Things get even more serious if you are driving in California. As a country that has some of the best routes for motorcycling, it is no wonder there are more motorcycle accidents in California than in any other state. With over 800,000 registered motorcycles in California, around 16,000 accidents occur every year, and the numbers are climbing fast. Just in Los Angeles 5000 motorcyclists are either injured or killed in a motorcycle accident every year.
So before you decide to hop on your motorcycle and enjoy the warm California breeze, helmet-free, take a minute to read on the most common types of motorcycle accidents and how to prevent them. It might just save your life.
Head-On Collision Accident
One of the most dangerous types of motorcycle accidents is definitely a head-on and it usually involves another vehicle. The bigger the vehicle you collide with, the less are the chances of your survival. Front to front collision unfortunately is very often. It involves high speeds and not enough time to slow down, resulting, in most cases, in a fatal outcome.
What you need to do is follow the smart formula called ”the 4 R’s”– Read (the road), (drive to the) Right, Reduce (your speed), Ride off (the road). In other words, always keep your eyes on the road, always be in the right lane and keep to the outside of it, reduce your speed if your notice a commotion in the traffic, and if needed slow down and stop at the side of the road until a commotion is resolved.
The biggest benefit of riding a motorcycle shows when you are faced with a traffic jam. We’ve all seen it a million times- all the cars in all the lanes have stopped, cars packed with impatient drivers, but look at those motorcyclists just passing in between the two lanes, unperturbed by the traffic problems. Aren’t they lucky? The answer is- no because they are exposing themselves to the dangers of lane splitting that can lead them flying over an open car door.
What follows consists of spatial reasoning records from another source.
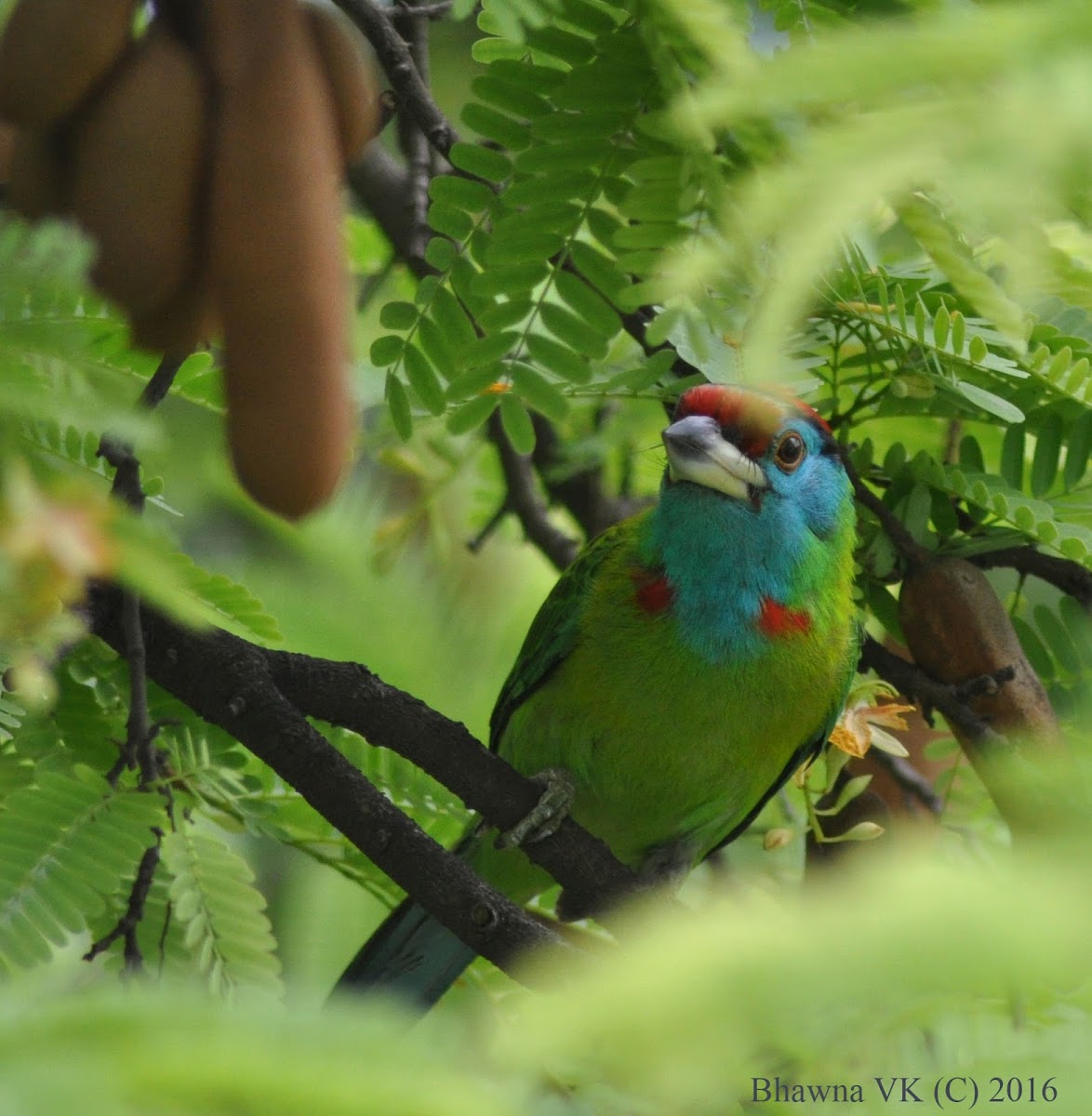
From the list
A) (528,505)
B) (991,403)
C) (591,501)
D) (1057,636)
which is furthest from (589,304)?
(591,501)

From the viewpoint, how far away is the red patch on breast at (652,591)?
2.27m

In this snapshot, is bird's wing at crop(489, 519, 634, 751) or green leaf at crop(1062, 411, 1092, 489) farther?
bird's wing at crop(489, 519, 634, 751)

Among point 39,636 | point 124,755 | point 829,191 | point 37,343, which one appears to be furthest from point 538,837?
point 829,191

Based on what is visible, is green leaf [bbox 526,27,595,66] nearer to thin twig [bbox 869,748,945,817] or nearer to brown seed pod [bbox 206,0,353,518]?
brown seed pod [bbox 206,0,353,518]

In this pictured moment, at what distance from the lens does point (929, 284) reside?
1.84 m

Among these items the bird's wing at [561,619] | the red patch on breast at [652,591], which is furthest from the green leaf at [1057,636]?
the bird's wing at [561,619]

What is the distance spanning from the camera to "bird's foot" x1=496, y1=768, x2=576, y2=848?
1.82m

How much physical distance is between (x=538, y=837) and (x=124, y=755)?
0.61m

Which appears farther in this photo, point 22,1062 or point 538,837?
point 538,837

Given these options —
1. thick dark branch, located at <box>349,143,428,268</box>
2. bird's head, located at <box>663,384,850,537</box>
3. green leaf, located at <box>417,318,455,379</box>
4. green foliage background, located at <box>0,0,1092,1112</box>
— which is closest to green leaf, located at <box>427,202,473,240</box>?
green foliage background, located at <box>0,0,1092,1112</box>

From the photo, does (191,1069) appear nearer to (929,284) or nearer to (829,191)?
(829,191)

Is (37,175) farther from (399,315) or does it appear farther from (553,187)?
(399,315)

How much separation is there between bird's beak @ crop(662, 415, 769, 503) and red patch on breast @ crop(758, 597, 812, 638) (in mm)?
172

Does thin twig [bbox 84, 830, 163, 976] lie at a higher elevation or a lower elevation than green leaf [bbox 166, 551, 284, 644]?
lower
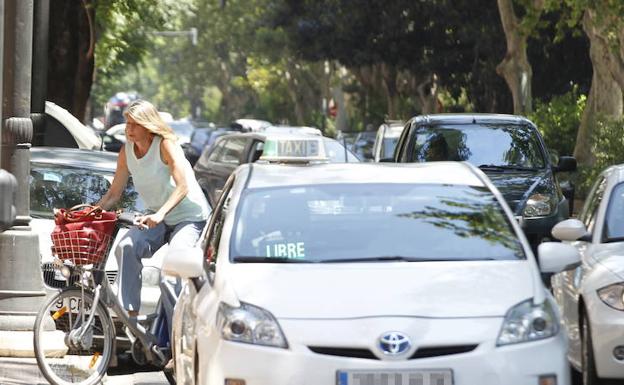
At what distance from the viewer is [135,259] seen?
957cm

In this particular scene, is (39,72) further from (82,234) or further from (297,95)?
(297,95)

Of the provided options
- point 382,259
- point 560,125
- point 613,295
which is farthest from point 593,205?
point 560,125

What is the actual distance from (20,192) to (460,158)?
6.87 meters

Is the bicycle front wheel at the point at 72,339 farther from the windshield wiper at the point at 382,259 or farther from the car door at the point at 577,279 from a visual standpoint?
the car door at the point at 577,279

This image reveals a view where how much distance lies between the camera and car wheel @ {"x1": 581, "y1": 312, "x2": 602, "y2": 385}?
359 inches

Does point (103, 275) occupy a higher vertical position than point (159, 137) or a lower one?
lower

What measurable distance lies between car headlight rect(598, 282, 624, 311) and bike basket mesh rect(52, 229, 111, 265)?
9.41 feet

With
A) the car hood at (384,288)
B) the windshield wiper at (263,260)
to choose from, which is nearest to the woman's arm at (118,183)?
the windshield wiper at (263,260)

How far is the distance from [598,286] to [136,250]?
108 inches

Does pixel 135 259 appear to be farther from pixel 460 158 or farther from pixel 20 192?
pixel 460 158

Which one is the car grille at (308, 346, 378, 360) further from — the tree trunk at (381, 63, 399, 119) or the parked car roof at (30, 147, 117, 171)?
the tree trunk at (381, 63, 399, 119)

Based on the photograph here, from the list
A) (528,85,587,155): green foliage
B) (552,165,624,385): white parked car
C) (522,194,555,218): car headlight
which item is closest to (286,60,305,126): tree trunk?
(528,85,587,155): green foliage

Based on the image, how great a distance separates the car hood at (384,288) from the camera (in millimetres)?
6898

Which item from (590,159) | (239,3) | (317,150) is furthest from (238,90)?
(317,150)
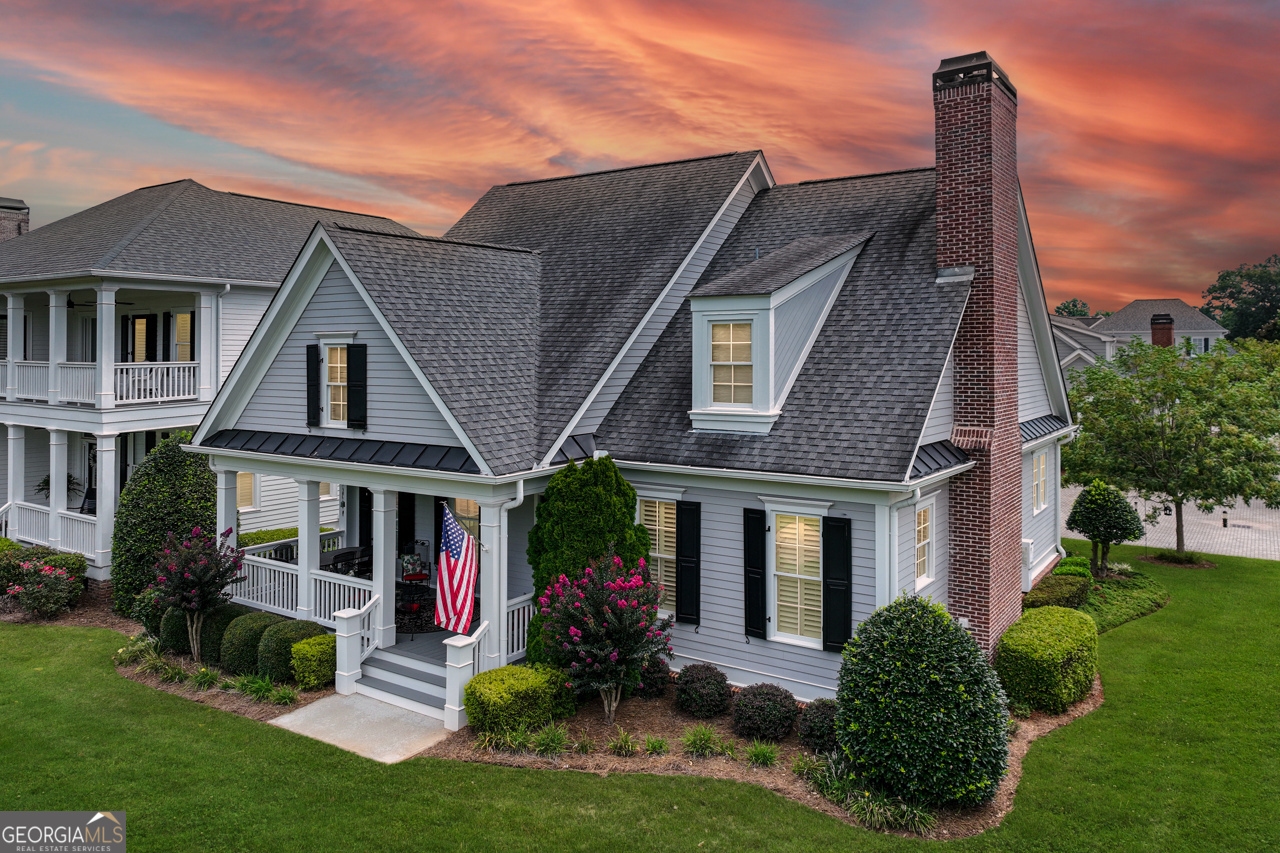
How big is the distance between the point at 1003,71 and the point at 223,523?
56.9 feet

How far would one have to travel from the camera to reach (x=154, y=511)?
1752cm

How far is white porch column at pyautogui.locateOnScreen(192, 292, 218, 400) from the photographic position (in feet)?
69.7

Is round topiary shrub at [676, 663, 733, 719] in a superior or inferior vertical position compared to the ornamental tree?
inferior

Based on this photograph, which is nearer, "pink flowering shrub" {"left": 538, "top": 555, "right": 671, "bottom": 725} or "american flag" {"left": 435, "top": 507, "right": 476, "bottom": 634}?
"pink flowering shrub" {"left": 538, "top": 555, "right": 671, "bottom": 725}

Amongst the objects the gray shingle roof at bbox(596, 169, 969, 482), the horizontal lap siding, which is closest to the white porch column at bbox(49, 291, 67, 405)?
the horizontal lap siding

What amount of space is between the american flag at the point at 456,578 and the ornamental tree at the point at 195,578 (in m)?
4.96

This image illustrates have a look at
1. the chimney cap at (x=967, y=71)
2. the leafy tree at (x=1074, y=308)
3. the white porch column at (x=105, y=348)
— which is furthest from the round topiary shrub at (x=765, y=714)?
the leafy tree at (x=1074, y=308)

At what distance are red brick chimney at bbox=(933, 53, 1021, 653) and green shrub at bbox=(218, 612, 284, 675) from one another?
12353mm

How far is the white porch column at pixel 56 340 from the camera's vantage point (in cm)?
2048

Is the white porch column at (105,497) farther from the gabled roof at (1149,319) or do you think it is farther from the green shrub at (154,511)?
the gabled roof at (1149,319)

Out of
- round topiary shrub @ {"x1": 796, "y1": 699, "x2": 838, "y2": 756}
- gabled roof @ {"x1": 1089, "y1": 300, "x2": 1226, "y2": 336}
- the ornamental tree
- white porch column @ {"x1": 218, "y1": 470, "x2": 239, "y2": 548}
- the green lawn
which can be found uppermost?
gabled roof @ {"x1": 1089, "y1": 300, "x2": 1226, "y2": 336}

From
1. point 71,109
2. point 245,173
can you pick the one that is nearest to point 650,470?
point 71,109

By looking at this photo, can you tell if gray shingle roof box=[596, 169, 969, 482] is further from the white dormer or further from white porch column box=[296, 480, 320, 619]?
white porch column box=[296, 480, 320, 619]

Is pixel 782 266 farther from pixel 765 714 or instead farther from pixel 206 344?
pixel 206 344
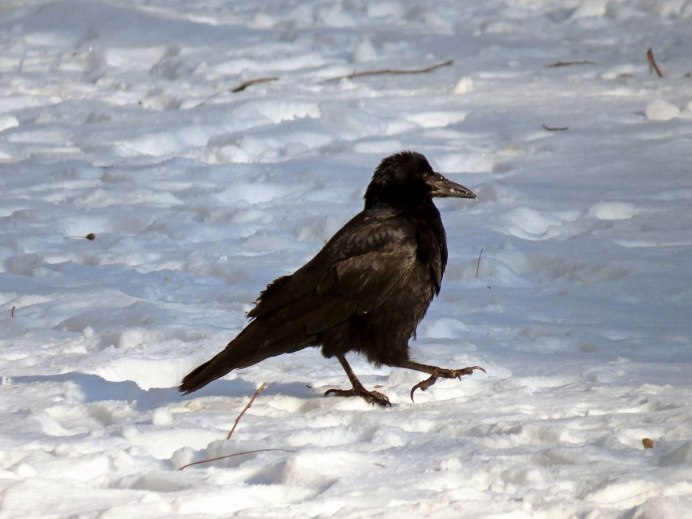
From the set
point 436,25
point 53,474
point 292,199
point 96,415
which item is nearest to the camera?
Answer: point 53,474

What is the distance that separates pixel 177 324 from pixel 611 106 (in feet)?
13.2

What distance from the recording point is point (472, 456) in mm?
3281

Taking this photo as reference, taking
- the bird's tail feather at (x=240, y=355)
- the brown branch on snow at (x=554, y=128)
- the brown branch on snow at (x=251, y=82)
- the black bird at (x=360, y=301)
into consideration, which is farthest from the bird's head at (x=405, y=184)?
the brown branch on snow at (x=251, y=82)

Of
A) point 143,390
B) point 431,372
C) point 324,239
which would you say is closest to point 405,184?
point 431,372

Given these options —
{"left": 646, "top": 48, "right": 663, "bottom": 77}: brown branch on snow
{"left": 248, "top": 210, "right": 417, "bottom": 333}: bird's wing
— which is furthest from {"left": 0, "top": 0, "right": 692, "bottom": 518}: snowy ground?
{"left": 248, "top": 210, "right": 417, "bottom": 333}: bird's wing

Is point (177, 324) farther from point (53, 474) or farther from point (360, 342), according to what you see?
point (53, 474)

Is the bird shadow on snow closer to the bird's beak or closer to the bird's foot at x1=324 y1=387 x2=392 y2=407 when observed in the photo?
the bird's foot at x1=324 y1=387 x2=392 y2=407

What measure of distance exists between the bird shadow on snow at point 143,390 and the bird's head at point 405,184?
2.59ft

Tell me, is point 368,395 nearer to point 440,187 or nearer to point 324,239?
point 440,187

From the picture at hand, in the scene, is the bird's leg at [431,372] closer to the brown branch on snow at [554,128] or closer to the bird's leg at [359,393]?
the bird's leg at [359,393]

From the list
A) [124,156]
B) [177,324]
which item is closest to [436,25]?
[124,156]

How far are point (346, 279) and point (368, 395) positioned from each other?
1.38 feet

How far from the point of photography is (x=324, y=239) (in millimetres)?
6105

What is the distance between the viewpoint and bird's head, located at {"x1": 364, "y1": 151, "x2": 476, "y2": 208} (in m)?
4.59
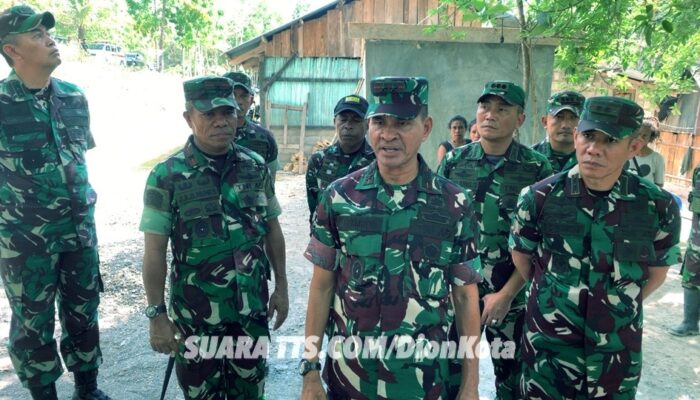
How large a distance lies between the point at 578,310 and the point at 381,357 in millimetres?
973

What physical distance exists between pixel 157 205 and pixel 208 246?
13.0 inches

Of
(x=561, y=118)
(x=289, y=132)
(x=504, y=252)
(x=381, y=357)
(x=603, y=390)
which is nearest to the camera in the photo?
(x=381, y=357)

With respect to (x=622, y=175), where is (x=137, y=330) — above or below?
below

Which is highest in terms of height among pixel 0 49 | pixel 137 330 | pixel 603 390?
pixel 0 49

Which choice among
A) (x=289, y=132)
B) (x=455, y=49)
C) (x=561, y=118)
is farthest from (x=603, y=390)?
(x=289, y=132)

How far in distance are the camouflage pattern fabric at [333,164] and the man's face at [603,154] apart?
6.35ft

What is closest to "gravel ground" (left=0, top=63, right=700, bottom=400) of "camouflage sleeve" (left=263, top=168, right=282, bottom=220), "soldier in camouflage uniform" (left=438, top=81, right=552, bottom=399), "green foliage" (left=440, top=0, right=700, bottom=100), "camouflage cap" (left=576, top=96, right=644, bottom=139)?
"soldier in camouflage uniform" (left=438, top=81, right=552, bottom=399)

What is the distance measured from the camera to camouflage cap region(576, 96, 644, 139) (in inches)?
86.1

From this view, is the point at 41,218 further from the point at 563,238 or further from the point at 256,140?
the point at 563,238

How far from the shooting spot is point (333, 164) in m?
4.03

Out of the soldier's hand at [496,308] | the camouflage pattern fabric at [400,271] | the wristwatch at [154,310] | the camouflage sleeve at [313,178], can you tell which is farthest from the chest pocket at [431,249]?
the camouflage sleeve at [313,178]

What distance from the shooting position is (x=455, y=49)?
7.85m

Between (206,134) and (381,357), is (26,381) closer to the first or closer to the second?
(206,134)

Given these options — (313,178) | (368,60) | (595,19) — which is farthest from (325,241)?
(368,60)
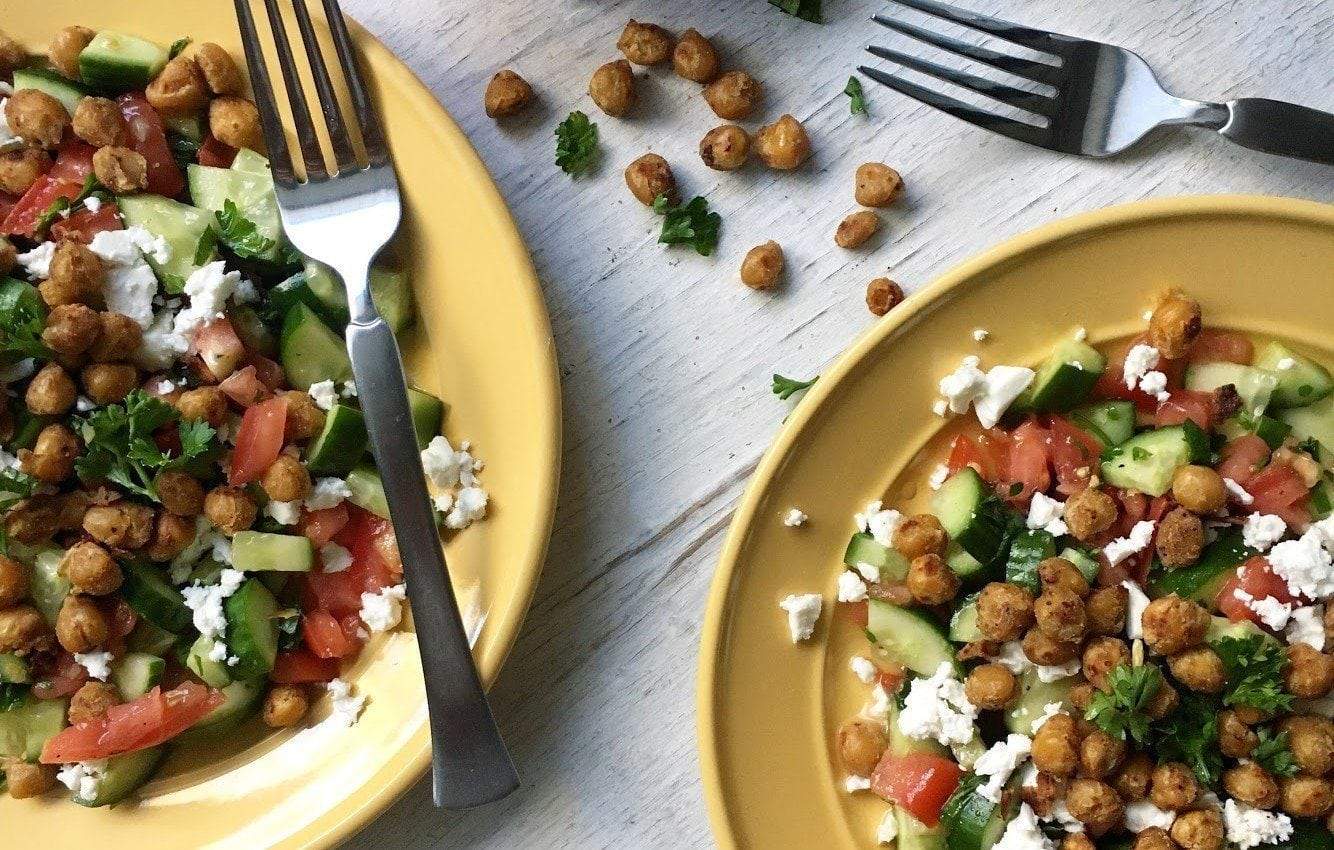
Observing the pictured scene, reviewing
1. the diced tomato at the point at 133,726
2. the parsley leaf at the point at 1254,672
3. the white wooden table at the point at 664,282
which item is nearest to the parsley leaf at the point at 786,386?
the white wooden table at the point at 664,282

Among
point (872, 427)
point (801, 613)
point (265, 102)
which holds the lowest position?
point (801, 613)

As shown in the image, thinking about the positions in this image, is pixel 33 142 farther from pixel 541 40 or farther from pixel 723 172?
pixel 723 172

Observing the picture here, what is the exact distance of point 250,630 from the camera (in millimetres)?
1924

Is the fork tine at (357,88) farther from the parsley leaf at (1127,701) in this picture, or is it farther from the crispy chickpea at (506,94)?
the parsley leaf at (1127,701)

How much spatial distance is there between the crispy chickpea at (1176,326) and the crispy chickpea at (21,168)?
1.99m

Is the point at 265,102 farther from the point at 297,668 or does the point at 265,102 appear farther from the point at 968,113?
the point at 968,113

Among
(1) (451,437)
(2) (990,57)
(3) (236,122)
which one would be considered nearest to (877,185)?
(2) (990,57)

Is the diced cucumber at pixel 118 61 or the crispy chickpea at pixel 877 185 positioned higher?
the diced cucumber at pixel 118 61

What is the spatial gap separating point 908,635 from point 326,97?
1.38 m

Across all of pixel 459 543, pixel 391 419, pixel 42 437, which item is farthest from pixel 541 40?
pixel 42 437

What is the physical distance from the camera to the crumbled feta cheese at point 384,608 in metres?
1.98

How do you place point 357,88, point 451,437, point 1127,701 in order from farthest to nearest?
point 451,437
point 357,88
point 1127,701

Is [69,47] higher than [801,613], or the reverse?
[69,47]

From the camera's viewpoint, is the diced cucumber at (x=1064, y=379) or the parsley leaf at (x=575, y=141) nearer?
the diced cucumber at (x=1064, y=379)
What you should do is resist the lane-splitting idea forming inside your head when you see a traffic jam. You have to get used to the fact that car drivers pay less attention to motorcycles in traffic than they do to cars. If you do end up lane-splitting, do it in the safest manner, keep your eyes open to anyone trying to merge into the lane, and always look for extra room.
This is a regular occurrence at an intersection. A motorcycle is going straight and a car is making a left-hand turn. Instant collision! No matter what happened, the fault lies with the one making the left-hand turn, even if there was speeding involved.
This is where motorcyclists are put to the test. They have to exercise caution at all times while driving and pay attention to all those signs telling that someone is about to make a left-hand turn. Drive to the outside most lane and make yourself visible to other drivers.
And if you ever happen to be involved in a Left-Hand turn type of accident, it would be wise to seek legal counsel and hire a motorcycle accident attorney, as it is not always clear who was liable for the accident, and may lose considerable compensation.
Speeding and Alcohol Use
In California, 22% of all fatal accidents are caused by alcohol. Now have that in mind if you ever decide to ride your bike after ”just a couple of drinks”. And while you’re at it, remember that, unlike cars, you do not have a seatbelt or an airbag to lessen your injuries and prevent your untimely death.
What you should do is just not do it. Don’t drink and drive! It is never O.K. to drink and drive. Not only is it unsafe for you, but it is also not fair to the rest of the drivers following the rules but paying the price because of your irresponsible behavior. There is always another safer way to get home.